## What is needed
Swap every "bridge over water" in the entries below for "footbridge", and write the lines out again with nothing else changed. Leave the pictures out.

[Visual spatial reasoning items]
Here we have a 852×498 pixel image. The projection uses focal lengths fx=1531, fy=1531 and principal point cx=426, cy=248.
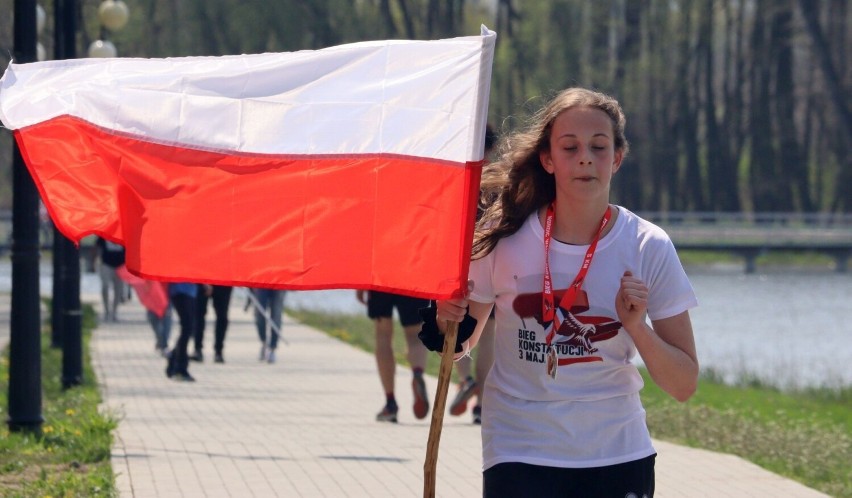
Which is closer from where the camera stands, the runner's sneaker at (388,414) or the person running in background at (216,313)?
the runner's sneaker at (388,414)

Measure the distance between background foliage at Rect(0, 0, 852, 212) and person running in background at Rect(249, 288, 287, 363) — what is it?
3149 centimetres

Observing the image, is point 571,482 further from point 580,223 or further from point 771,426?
point 771,426

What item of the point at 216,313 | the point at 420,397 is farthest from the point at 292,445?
the point at 216,313

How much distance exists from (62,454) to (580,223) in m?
5.47

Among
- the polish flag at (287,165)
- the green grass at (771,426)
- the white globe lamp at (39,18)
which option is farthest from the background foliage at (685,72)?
the polish flag at (287,165)

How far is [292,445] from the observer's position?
10031 millimetres

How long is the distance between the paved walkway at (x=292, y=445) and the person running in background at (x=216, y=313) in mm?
652

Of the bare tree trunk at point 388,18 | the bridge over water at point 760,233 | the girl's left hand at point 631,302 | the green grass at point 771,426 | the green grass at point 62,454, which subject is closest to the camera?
the girl's left hand at point 631,302

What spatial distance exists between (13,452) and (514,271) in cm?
551

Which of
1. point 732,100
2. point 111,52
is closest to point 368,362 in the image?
point 111,52

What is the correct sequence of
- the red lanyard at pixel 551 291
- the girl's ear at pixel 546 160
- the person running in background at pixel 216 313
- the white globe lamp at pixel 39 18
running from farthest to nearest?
the person running in background at pixel 216 313
the white globe lamp at pixel 39 18
the girl's ear at pixel 546 160
the red lanyard at pixel 551 291

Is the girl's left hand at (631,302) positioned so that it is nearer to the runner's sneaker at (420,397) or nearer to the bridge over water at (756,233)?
the runner's sneaker at (420,397)

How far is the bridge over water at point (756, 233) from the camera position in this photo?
6056 centimetres

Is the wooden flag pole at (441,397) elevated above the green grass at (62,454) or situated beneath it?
elevated above
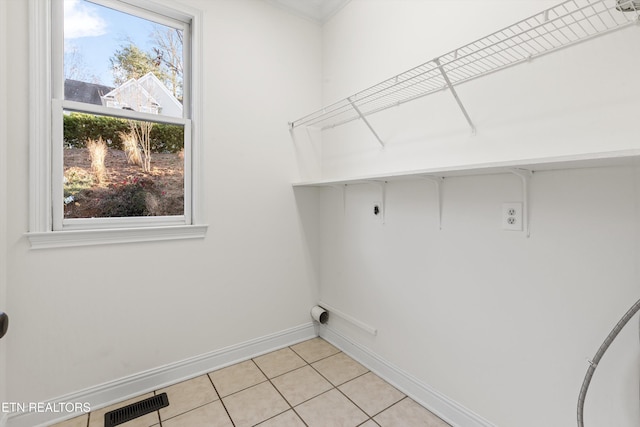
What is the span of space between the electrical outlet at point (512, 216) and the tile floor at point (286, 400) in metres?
1.07

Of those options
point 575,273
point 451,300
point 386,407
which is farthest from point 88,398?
point 575,273

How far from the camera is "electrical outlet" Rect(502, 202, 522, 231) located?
124cm

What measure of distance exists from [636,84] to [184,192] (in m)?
2.20

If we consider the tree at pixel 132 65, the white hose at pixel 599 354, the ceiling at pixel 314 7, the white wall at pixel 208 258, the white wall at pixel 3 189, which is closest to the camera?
the white hose at pixel 599 354

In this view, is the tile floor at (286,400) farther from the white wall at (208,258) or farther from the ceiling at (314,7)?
the ceiling at (314,7)

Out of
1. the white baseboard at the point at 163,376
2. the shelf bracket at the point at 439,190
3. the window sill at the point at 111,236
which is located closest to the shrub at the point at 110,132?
the window sill at the point at 111,236

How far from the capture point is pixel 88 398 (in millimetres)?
1576

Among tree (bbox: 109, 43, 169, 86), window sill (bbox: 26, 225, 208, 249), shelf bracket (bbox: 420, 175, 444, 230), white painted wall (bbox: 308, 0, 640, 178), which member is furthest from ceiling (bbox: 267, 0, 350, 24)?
window sill (bbox: 26, 225, 208, 249)

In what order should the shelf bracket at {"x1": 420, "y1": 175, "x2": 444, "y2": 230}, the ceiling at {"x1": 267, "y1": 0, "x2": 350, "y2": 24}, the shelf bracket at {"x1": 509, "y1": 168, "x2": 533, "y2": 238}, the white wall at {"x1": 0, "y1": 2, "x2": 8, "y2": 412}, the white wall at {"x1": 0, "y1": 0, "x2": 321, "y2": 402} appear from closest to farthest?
the shelf bracket at {"x1": 509, "y1": 168, "x2": 533, "y2": 238}, the white wall at {"x1": 0, "y1": 2, "x2": 8, "y2": 412}, the white wall at {"x1": 0, "y1": 0, "x2": 321, "y2": 402}, the shelf bracket at {"x1": 420, "y1": 175, "x2": 444, "y2": 230}, the ceiling at {"x1": 267, "y1": 0, "x2": 350, "y2": 24}

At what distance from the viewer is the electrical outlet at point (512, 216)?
1.24 meters

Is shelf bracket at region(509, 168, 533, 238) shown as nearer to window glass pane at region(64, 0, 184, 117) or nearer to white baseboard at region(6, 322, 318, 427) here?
white baseboard at region(6, 322, 318, 427)

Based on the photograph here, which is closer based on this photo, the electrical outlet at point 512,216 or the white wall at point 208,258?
the electrical outlet at point 512,216

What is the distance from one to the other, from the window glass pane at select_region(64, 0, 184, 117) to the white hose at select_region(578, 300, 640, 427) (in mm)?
2356

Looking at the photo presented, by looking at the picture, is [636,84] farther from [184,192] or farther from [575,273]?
[184,192]
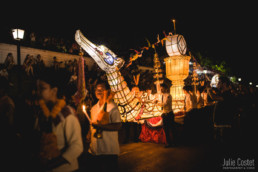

## Written response
Here we have a 852×498 pixel image. The projection uses focal lengths fx=1531, fy=1531 and principal point cx=426, cy=248.
Which is closer from where the camera stands, the runner's sneaker at (388,414) or the person running in background at (216,313)?
the runner's sneaker at (388,414)

Measure the distance between background foliage at Rect(0, 0, 852, 212) and person running in background at Rect(249, 288, 287, 363) — what is it?
3149 centimetres

Observing the image, is point 571,482 further from point 580,223 or further from point 771,426?
point 771,426

What item of the point at 216,313 | the point at 420,397 is farthest from the point at 292,445?
the point at 216,313

How much distance exists from (62,454) to (580,223) in m?
5.47

Among
- the polish flag at (287,165)
- the green grass at (771,426)
- the white globe lamp at (39,18)
which option is farthest from the background foliage at (685,72)?
the polish flag at (287,165)

How far is [292,445] from the observer's position?
10031 millimetres

How long is the distance between the paved walkway at (x=292, y=445) and the person running in background at (x=216, y=313) in mm?
652

Of the bare tree trunk at point 388,18 | the footbridge at point 760,233 | the girl's left hand at point 631,302 | the green grass at point 771,426 | the green grass at point 62,454, which subject is closest to the camera?
the girl's left hand at point 631,302

What spatial distance exists between (13,452) and (514,271) in cm?
551

Which of
1. point 732,100
2. point 111,52
is closest to point 368,362 in the image?
point 111,52

What is the correct sequence of
- the red lanyard at pixel 551 291
- the girl's ear at pixel 546 160
- the person running in background at pixel 216 313
- the white globe lamp at pixel 39 18
running from farthest to nearest?
the person running in background at pixel 216 313
the white globe lamp at pixel 39 18
the girl's ear at pixel 546 160
the red lanyard at pixel 551 291

Is the girl's left hand at (631,302) positioned so that it is nearer to the runner's sneaker at (420,397) or nearer to the footbridge at (756,233)?
the runner's sneaker at (420,397)

How far is the footbridge at point (756, 233) from the camera position in this photo?
6056 centimetres

Is the wooden flag pole at (441,397) elevated above the green grass at (62,454) or situated beneath it?
elevated above
What is the span of space between the electrical outlet at point (512, 216) and the tile floor at point (286, 400) in metres?
1.07

Of those options
point 575,273
point 451,300
point 386,407
which is farthest from point 88,398?
point 575,273

How far from the camera is "electrical outlet" Rect(502, 202, 522, 231) located?
124cm

What measure of distance exists from [636,84] to [184,192] (in m)?
2.20

If we consider the tree at pixel 132 65, the white hose at pixel 599 354, the ceiling at pixel 314 7, the white wall at pixel 208 258, the white wall at pixel 3 189, which is closest to the camera?
the white hose at pixel 599 354

In this view, is the tile floor at (286,400) farther from the white wall at (208,258) or farther from the ceiling at (314,7)?
the ceiling at (314,7)

Out of
1. the white baseboard at the point at 163,376
2. the shelf bracket at the point at 439,190
3. the window sill at the point at 111,236
which is located closest to the shrub at the point at 110,132?
the window sill at the point at 111,236

How far from the capture point is pixel 88 398 (in millimetres)?
1576

Among tree (bbox: 109, 43, 169, 86), window sill (bbox: 26, 225, 208, 249), shelf bracket (bbox: 420, 175, 444, 230), white painted wall (bbox: 308, 0, 640, 178), which member is furthest from ceiling (bbox: 267, 0, 350, 24)?
window sill (bbox: 26, 225, 208, 249)

In what order should the shelf bracket at {"x1": 420, "y1": 175, "x2": 444, "y2": 230}, the ceiling at {"x1": 267, "y1": 0, "x2": 350, "y2": 24}, the shelf bracket at {"x1": 509, "y1": 168, "x2": 533, "y2": 238}, the white wall at {"x1": 0, "y1": 2, "x2": 8, "y2": 412}, the white wall at {"x1": 0, "y1": 0, "x2": 321, "y2": 402} appear from closest to farthest?
the shelf bracket at {"x1": 509, "y1": 168, "x2": 533, "y2": 238}, the white wall at {"x1": 0, "y1": 2, "x2": 8, "y2": 412}, the white wall at {"x1": 0, "y1": 0, "x2": 321, "y2": 402}, the shelf bracket at {"x1": 420, "y1": 175, "x2": 444, "y2": 230}, the ceiling at {"x1": 267, "y1": 0, "x2": 350, "y2": 24}

At what distance from the viewer is the electrical outlet at point (512, 216)?
1.24 meters

Is shelf bracket at region(509, 168, 533, 238) shown as nearer to window glass pane at region(64, 0, 184, 117) or nearer to white baseboard at region(6, 322, 318, 427) here?
white baseboard at region(6, 322, 318, 427)

Based on the photograph here, which is closer based on this photo, the electrical outlet at point 512,216 or the white wall at point 208,258?
the electrical outlet at point 512,216

What is the distance from one to the other, from the window glass pane at select_region(64, 0, 184, 117) to the white hose at select_region(578, 300, 640, 427) (in mm)?
2356

Looking at the photo presented, by looking at the picture, is [636,84] farther from [184,192] or farther from [575,273]?
[184,192]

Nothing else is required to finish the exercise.